I realize that Bush inherited a foreign policy mess. I also give him credit for the way he handled some aspects of that mess. The best part of his domestic record was when he nominated 2 outstanding US Supreme Court Justices (Roberts and Alito.) However, after analyzing his total job performance, any objective person will tell you that George W. Bush will be sitting next to James Buchanen on the lowest rung of the historic presidential ratings ladder.


----------



## HousingCop (May 14, 2004)

FedCop said:


> I realize that Bush inherited a foreign policy mess. I also give him credit for the way he handled some aspects of that mess. The best part of his domestic record was when he nominated 2 outstanding US Supreme Court Justices (Roberts and Alito.) However, after analyzing his total job performance, any objective person will tell you that George W. Bush will be sitting next to James Buchanen on the lowest rung of the historic presidential ratings ladder.


*Over 50+ years ago, they said the same thing about Harry Truman as well. Harry now stands near the top rung of the ladder as one of the best presidents in the last century.
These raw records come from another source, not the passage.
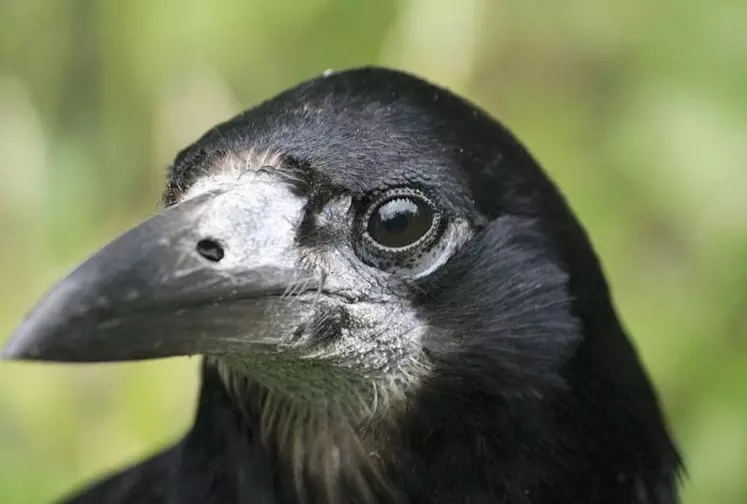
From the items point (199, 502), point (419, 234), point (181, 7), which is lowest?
point (199, 502)

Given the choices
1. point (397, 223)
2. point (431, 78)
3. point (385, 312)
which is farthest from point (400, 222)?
point (431, 78)

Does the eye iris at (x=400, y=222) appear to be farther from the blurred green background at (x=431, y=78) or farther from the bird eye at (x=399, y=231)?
the blurred green background at (x=431, y=78)

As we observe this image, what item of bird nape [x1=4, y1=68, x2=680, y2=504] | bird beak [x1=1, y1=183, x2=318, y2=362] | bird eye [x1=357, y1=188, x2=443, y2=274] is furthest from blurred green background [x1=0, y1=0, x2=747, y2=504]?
bird beak [x1=1, y1=183, x2=318, y2=362]

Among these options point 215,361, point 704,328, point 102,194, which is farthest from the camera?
point 102,194

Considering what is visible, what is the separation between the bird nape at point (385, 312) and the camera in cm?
124

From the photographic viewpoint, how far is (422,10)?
251 centimetres

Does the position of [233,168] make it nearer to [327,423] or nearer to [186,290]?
[186,290]

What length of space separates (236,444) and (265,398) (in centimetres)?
Result: 8

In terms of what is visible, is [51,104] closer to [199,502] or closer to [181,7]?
[181,7]

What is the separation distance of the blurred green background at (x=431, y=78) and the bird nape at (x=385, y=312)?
0.87 m

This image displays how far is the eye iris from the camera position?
1292mm

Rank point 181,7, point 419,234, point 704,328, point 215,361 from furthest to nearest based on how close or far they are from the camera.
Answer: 1. point 181,7
2. point 704,328
3. point 215,361
4. point 419,234

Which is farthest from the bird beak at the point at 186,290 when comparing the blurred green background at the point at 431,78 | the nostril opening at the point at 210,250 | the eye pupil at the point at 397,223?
the blurred green background at the point at 431,78

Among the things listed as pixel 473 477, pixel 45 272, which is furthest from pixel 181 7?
pixel 473 477
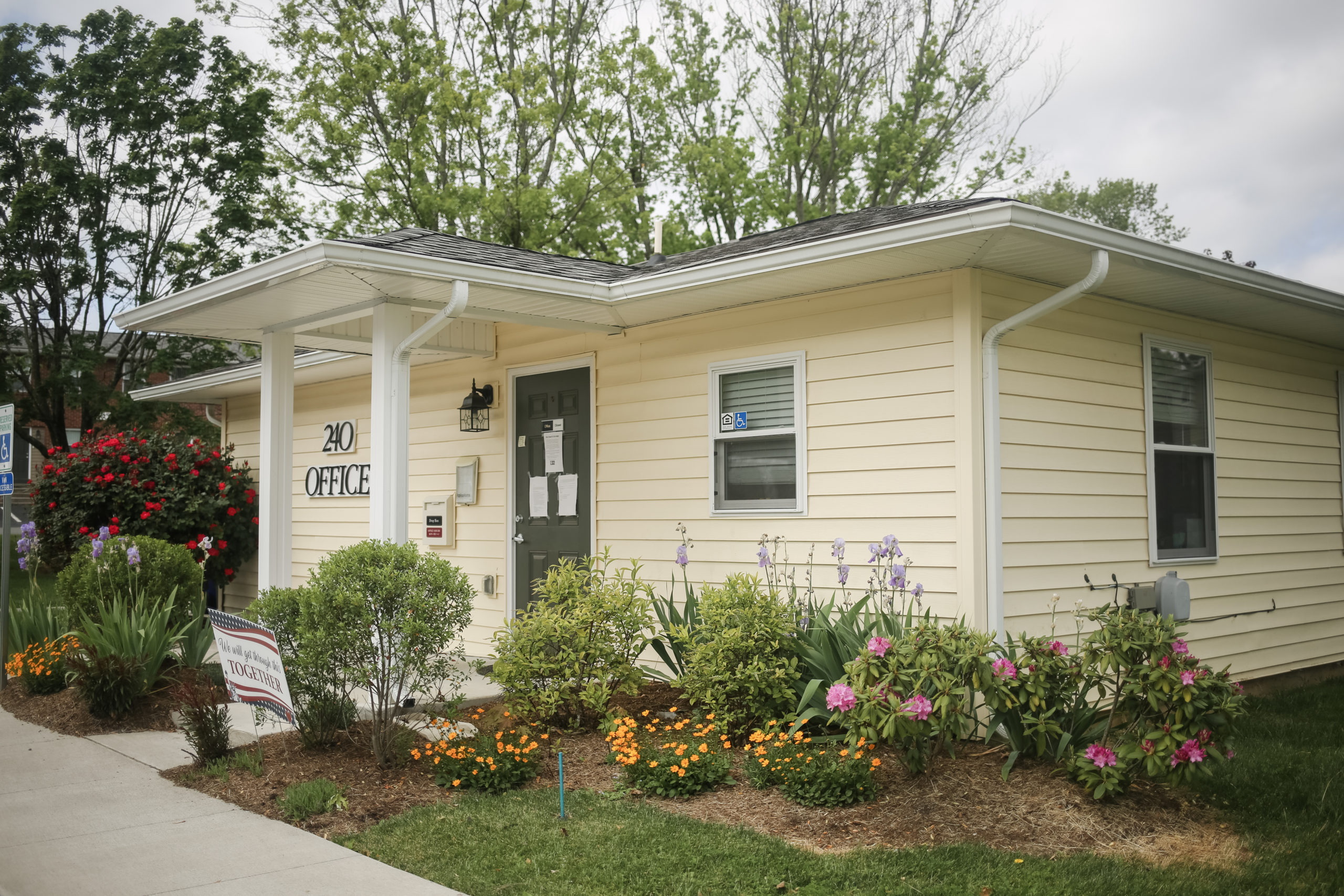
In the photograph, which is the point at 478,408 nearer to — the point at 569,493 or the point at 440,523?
the point at 440,523

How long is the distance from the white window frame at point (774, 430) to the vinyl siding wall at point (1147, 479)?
1.22 m

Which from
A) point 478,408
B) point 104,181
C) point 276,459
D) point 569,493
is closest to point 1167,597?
point 569,493

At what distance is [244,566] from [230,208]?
8.61m

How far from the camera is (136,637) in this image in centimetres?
664

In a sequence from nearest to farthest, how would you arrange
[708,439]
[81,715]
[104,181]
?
[81,715], [708,439], [104,181]

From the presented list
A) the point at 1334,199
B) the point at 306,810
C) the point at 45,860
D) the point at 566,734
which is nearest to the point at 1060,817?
the point at 566,734

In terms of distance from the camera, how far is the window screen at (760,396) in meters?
6.54

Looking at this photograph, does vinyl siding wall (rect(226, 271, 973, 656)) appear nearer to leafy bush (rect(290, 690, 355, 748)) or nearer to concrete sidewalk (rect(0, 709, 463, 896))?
leafy bush (rect(290, 690, 355, 748))

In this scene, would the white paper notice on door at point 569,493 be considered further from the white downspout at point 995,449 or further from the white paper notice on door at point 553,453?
the white downspout at point 995,449

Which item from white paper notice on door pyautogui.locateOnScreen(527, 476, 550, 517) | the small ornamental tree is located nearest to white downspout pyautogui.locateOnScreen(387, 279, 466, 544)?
white paper notice on door pyautogui.locateOnScreen(527, 476, 550, 517)

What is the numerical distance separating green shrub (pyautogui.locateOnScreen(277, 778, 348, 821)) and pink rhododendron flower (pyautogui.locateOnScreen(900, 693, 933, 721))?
2564mm

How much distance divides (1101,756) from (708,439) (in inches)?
131

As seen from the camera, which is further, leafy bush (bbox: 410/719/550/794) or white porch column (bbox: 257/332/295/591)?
white porch column (bbox: 257/332/295/591)

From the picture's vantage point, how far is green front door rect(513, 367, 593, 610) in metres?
7.88
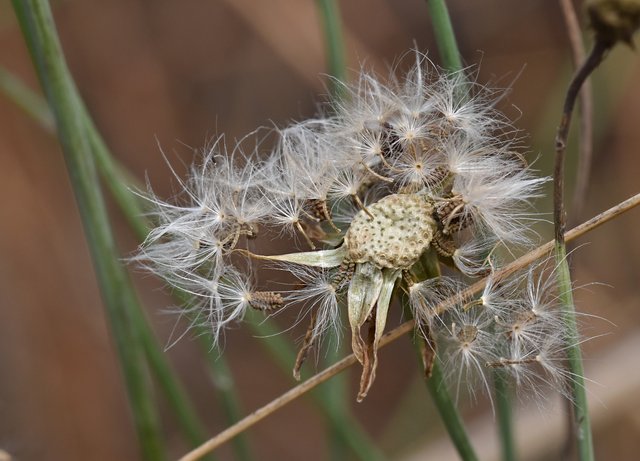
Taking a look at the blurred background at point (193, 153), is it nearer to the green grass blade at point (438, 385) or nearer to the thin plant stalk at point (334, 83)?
the thin plant stalk at point (334, 83)

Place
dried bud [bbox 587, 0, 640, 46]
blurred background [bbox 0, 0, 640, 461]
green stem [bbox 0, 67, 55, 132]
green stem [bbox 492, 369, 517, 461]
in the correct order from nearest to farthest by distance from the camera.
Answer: dried bud [bbox 587, 0, 640, 46]
green stem [bbox 492, 369, 517, 461]
green stem [bbox 0, 67, 55, 132]
blurred background [bbox 0, 0, 640, 461]

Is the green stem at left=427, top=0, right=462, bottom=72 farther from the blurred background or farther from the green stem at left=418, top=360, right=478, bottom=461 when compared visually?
the blurred background

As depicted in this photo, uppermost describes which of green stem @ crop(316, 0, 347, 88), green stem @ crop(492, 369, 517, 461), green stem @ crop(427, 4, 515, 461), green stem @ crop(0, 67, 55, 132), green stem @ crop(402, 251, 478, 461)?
green stem @ crop(0, 67, 55, 132)

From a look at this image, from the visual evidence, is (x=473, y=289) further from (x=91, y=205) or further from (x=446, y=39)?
(x=91, y=205)

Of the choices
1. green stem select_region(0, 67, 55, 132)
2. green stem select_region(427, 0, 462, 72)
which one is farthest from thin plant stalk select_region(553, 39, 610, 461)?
green stem select_region(0, 67, 55, 132)

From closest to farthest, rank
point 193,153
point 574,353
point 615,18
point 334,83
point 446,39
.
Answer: point 615,18
point 574,353
point 446,39
point 334,83
point 193,153

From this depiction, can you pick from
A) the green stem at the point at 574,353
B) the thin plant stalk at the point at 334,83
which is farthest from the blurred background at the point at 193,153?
the green stem at the point at 574,353

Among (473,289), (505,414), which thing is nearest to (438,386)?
(473,289)

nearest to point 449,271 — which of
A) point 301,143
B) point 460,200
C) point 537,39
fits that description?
point 460,200
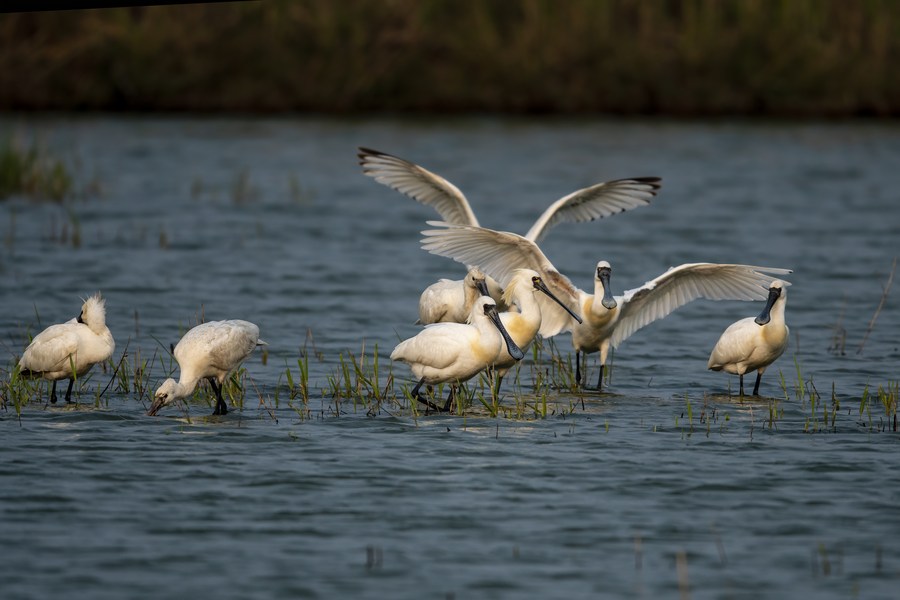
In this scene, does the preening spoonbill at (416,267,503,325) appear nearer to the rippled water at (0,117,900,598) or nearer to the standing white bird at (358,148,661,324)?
the standing white bird at (358,148,661,324)

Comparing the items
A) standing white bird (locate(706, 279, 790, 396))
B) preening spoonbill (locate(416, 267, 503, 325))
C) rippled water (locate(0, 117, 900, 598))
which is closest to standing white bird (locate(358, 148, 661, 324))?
preening spoonbill (locate(416, 267, 503, 325))

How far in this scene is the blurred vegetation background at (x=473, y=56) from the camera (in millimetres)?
29391

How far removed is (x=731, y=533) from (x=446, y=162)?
19470 millimetres

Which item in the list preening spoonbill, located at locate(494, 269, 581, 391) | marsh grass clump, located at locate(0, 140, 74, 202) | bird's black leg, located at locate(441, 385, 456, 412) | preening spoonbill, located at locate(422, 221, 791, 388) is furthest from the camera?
marsh grass clump, located at locate(0, 140, 74, 202)

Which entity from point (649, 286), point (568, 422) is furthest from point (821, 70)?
point (568, 422)

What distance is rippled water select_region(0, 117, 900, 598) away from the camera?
23.0ft

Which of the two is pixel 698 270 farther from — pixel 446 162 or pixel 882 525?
pixel 446 162

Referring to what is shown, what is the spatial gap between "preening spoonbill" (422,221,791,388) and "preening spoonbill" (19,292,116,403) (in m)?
2.55

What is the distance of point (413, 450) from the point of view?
9.26 m

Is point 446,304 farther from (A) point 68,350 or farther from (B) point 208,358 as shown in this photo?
(A) point 68,350

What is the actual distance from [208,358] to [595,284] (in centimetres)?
335

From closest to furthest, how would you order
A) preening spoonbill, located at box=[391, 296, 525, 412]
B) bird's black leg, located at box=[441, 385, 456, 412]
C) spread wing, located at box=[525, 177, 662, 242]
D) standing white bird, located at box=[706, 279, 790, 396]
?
preening spoonbill, located at box=[391, 296, 525, 412], bird's black leg, located at box=[441, 385, 456, 412], standing white bird, located at box=[706, 279, 790, 396], spread wing, located at box=[525, 177, 662, 242]

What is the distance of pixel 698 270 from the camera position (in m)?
11.7

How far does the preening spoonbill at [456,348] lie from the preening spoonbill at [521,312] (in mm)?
438
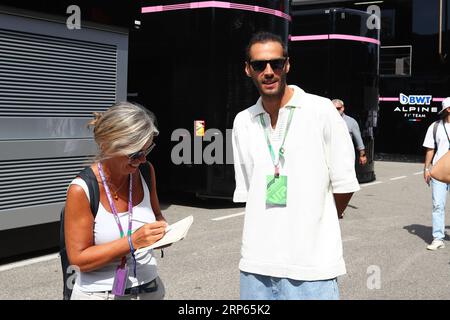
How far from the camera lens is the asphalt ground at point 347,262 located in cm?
488

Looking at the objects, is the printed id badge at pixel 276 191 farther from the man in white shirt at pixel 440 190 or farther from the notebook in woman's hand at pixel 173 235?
the man in white shirt at pixel 440 190

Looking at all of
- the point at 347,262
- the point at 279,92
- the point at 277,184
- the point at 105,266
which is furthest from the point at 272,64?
the point at 347,262

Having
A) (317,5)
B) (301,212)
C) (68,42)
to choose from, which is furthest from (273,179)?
(317,5)

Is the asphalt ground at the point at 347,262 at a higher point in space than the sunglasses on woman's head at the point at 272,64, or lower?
lower

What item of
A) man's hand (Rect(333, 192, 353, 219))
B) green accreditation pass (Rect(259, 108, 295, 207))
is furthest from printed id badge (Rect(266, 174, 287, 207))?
man's hand (Rect(333, 192, 353, 219))

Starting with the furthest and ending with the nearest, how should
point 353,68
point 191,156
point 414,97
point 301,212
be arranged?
point 414,97
point 353,68
point 191,156
point 301,212

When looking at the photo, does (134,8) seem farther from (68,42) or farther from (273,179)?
(273,179)

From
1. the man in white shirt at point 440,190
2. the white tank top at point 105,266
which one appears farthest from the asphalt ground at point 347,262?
the white tank top at point 105,266

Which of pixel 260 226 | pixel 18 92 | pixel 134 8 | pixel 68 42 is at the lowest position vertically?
pixel 260 226

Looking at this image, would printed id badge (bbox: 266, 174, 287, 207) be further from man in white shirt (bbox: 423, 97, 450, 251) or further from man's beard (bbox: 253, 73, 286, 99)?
man in white shirt (bbox: 423, 97, 450, 251)

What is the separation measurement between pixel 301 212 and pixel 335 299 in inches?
16.4

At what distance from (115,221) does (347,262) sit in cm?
407

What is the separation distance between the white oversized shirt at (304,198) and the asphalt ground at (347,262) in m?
2.37
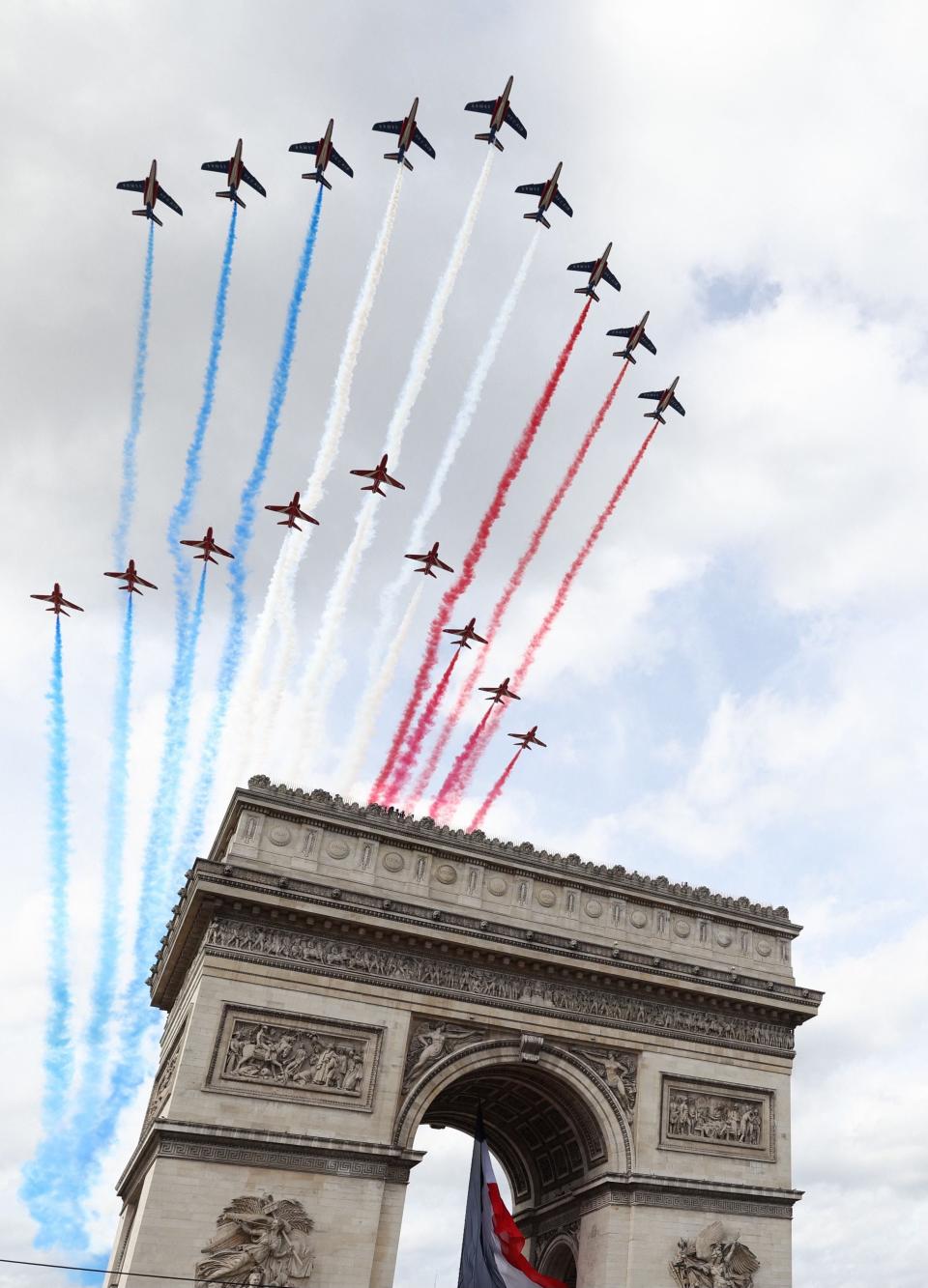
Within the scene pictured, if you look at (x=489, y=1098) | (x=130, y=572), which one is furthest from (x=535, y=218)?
(x=489, y=1098)

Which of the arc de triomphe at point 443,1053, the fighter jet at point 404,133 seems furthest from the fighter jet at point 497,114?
the arc de triomphe at point 443,1053

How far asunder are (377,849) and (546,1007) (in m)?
7.27

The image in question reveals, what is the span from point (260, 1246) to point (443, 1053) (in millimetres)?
7290

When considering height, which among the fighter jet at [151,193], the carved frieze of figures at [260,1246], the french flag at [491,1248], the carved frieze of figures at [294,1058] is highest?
the fighter jet at [151,193]

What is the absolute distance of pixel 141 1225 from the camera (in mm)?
29094

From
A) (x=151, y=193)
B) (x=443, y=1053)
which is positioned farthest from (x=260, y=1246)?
(x=151, y=193)

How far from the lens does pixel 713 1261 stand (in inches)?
1346

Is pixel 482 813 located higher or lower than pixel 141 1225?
higher

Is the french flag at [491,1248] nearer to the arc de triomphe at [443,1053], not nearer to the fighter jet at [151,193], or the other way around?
the arc de triomphe at [443,1053]

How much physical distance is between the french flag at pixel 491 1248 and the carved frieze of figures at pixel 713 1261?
3823mm

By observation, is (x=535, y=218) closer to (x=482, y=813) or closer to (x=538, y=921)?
(x=482, y=813)

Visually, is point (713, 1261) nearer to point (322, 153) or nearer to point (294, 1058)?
point (294, 1058)

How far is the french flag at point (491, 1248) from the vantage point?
114 ft

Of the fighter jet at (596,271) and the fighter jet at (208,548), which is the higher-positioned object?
the fighter jet at (596,271)
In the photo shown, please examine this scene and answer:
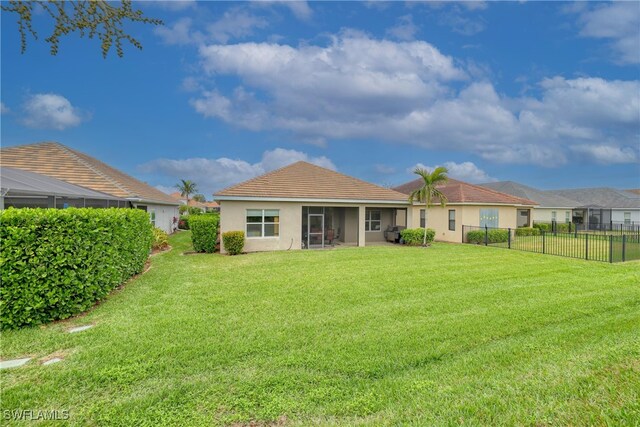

HT was vilified as being the one who brought us into the nuclear age and starting a war in Korea. Your sig is.... *_"Carry the battle to them. Don't let them bring it to you. Put them on the defensive. And don't ever apologize for anything." _-Harry S. Truman* Seems like GW took a bit of Trumans advice here. Harry brought the war to North Korea (which never attacked us directly) just like GW did to Iraq. I suspect over time that GW go up in the ratings once the full truth comes out about WMD and his rational for going to war. *

*You are correct about his US Supreme Court nominations as well. (Harriet Meyers aside) Long after a president is gone, his judicial appointments that they have made are still steering policy and ruling on cases with far reaching consequences. No wonder Congress has been stonewalling his attempts to put judges into lower US courts so vigorously. They know GW appoints strict Constitutionalists, not left-leaning radical communists like others before him have. *


----------



## FedCop (Sep 26, 2004)

Good point, this Congress has been terrible and will not act on almost anything that Bush puts forward.


----------